Class-IIS restriction enzymes--a review
Class-IIS restriction enzymes (ENases-IIS) interact with two discrete sites on double-stranded DNA: the recognition site, which is 4-7 bp long, and the cleavage site, usually 1-20 bp away from the recognition site. The recognition sequences of ENases-IIS are totally (or partially) asymmetric and all of the characterized ENases-IIS are monomeric. A total of 35 ENases-IIS are described (80, if all isoschizomers are taken into consideration) together with ten related ENases (class IIT), and 15 cognate methyltransferases (MTases-IIS).

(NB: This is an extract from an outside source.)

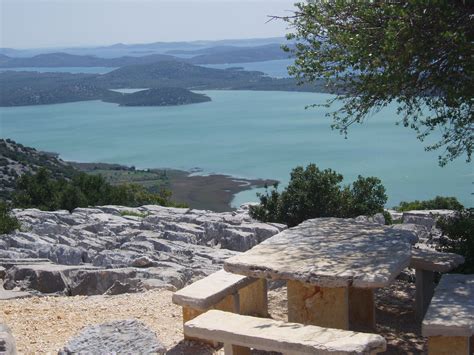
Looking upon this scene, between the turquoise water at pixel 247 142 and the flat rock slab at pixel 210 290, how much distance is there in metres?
50.5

The physical, chemical, and molecular properties of the ENases-IIS and MTases-IIS are reviewed and many unique applications of this class of enzymes are described, including: precise trimming of DNA; retrieval of cloned fragments; gene assembly; use as a universal restriction enzyme; cleavage of single-stranded DNA; detection of point mutations; tandem amplification; printing-amplification reaction; and localization of methylated bases.
- Publisher
- ELSEVIER SCIENCE BV
- Issue Date
- 1991-04
- Language
- English
- Article Type
- Review
- Keywords
SITE-SPECIFIC ENDONUCLEASE; DNA MODIFICATION METHYLTRANSFERASES; LOCATING METHYLATED BASES; DOUBLE-HELICAL DNA; RECOGNITION SEQUENCE; BACILLUS-BREVIS; NUCLEOTIDE-SEQUENCE; MODIFICATION SYSTEM; FLAVOBACTERIUM-OKEANOKOITES; HAEMOPHILUS-GALLINARUM
- Citation
GENE, v.100, pp.13 - 26
- ISSN
- 0378-1119
- Appears in Collection
- BS-Journal Papers(저널논문)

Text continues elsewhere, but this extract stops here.